Hoang et al.  applied mobile Kinect bounded on a user’s body. It predicts both static as well as dynamic objects and inform the same to visually-impaired people. Moreover, it predicts the people with the help of Kindest SDK sensor and considers the depth of image as input. Further, static objects such as ground and wall are forecasted using plane segmentation in this research work. A modern ultrasonic garment prototype was presented in literature . It is a real-time adaptive object classifier which applies acoustic echolocations to extract the features of objects in navigational path of visually-impaired users.

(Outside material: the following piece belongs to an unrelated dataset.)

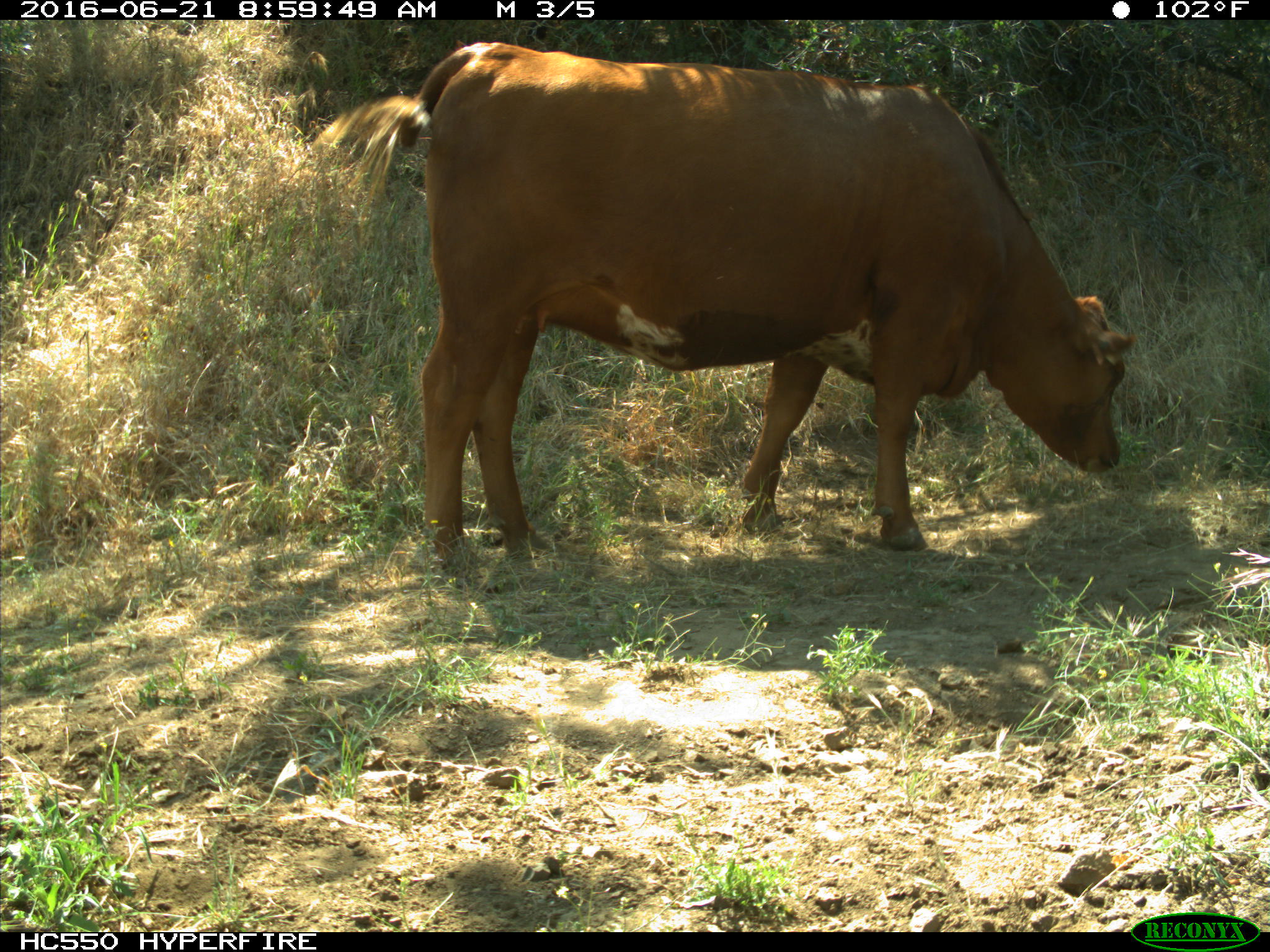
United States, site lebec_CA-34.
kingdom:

Takizawa et al.  presented an object recognition model with the help of computer vision technique like edge prediction that can guide the visually-impaired users to identify the type of object. Mandhala et al.  proposed machine learning-based solution named clustering technique to classify the multi-class object. Bhole et al. , used deep learning techniques such as Single Shot Detector (SSD) and Inception V3 to classify bank concurrency notes in real-time environment. Vaidya et al.  presented an image processing method with machine learning approach to classify the multiclass objects.
When reviewing the state-of-the-art techniques proposed so far to assist the visually-impaired people, most of the models incorporated several sensors to detect the objects. Sensor-based detection techniques have their own setbacks too such as high cost, power consumption and limited accuracy. These drawbacks are experienced when it comes to object detection with respect to distance from the visually-impaired persons during their navigation. A few research works has focused on the prediction of multi-class objects using machine learning models. Those models are heavier in terms of computation and memory resource that may not be suitable for embedding with real-time assistive tools. Recent advancements in computer vision era and deep learning play an important role in the field of object detection. Though several deep learning algorithms have been proposed for object detection applications, it is still challenging to localize the object rather than recognizing it. Hence, an efficient deep learning model is the need of the hour which should be able to locate multiple–objects, classify the multi-class objects found in the scene, should be a light weight model and should attain maximum accuracy in real-time environment at minimum time. The one stage object detector i.e., You Only Look Once (YOLO)  algorithm is the suitable algorithm to meet the requirement.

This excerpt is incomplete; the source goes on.